Amelioration of High-Fat Feeding–Induced Insulin Resistance in Skeletal Muscle With the Antiglucocorticoid RU486

Fat feeding produces whole-body insulin resistance and decreased glucose uptake in muscle tissue of rats. To examine the effect of glucocorticoid blockade on the insulin resistance caused by high-fat feeding, four groups of rats were fed diets high in starch (70% of calories) or fat (59% of calories) for 4 weeks with or without the antiglucocorticoid RU486 (69.8 μmol · kg⁻¹ · day−1) in the food. Whole-body insulin action was assessed by the euglycemic clamp technique at an upper physiological insulin level with bolus 2-[³H]deoxyglucose to determine individual tissue insulin-stimulated glucose uptake.
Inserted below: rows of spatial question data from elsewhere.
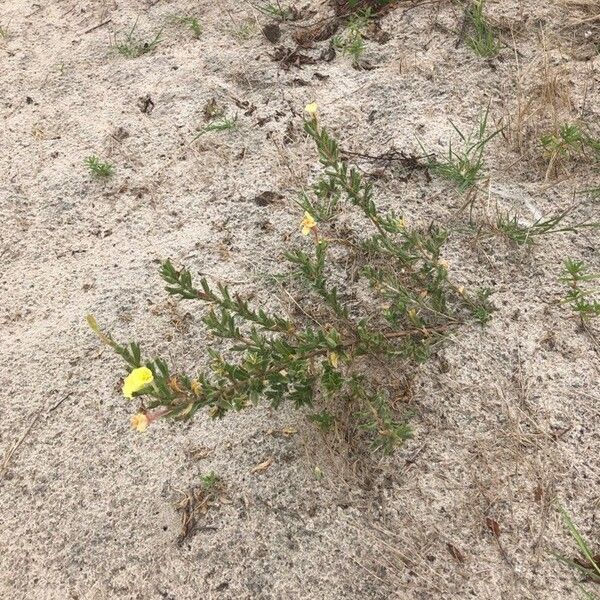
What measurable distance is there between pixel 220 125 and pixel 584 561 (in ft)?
8.06

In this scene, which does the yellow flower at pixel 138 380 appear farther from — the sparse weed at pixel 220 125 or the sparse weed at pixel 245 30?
the sparse weed at pixel 245 30

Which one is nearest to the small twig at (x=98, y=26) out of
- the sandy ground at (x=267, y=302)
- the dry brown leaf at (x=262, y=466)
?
the sandy ground at (x=267, y=302)

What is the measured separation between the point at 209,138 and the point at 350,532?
2.05m

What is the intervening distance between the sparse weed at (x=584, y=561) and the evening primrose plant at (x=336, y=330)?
1.86 feet

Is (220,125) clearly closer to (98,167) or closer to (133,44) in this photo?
(98,167)

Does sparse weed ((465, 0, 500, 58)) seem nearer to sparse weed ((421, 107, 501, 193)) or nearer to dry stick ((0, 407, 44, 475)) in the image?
sparse weed ((421, 107, 501, 193))

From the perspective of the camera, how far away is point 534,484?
77.7 inches

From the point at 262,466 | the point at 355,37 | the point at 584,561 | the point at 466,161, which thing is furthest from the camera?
the point at 355,37

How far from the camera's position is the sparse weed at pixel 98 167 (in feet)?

Whole-body glucose utilization (clamp glucose infusion rate [GIR]) was decreased by high-fat feeding (GIR 68.3 ± 12.2 vs. 182.6 ± 12.8 μmol · kg⁻¹ · min⁻¹ for the starch-fed group; P < 0.001). Addition of RU486 to the diet significantly improved (GIR 133.9 ± 12.8 μmol · kg⁻¹ · min⁻¹; P < 0.01), but did not fully reverse, the insulin resistance caused by fat feeding. RU486 was without effect in the starch-fed rats. In skeletal muscles, RU486 ameliorated 62 and 68% of the insulin resistance produced by fat feeding in red quadriceps and extensor digitorum longus hindlimb muscles, respectively, but had no effect in heart or white adipose tissue. These results suggest that glucocorticoids play, in a tissue-specific manner, a role in the maintenance and/or production of insulin resistance produced by high-fat feeding.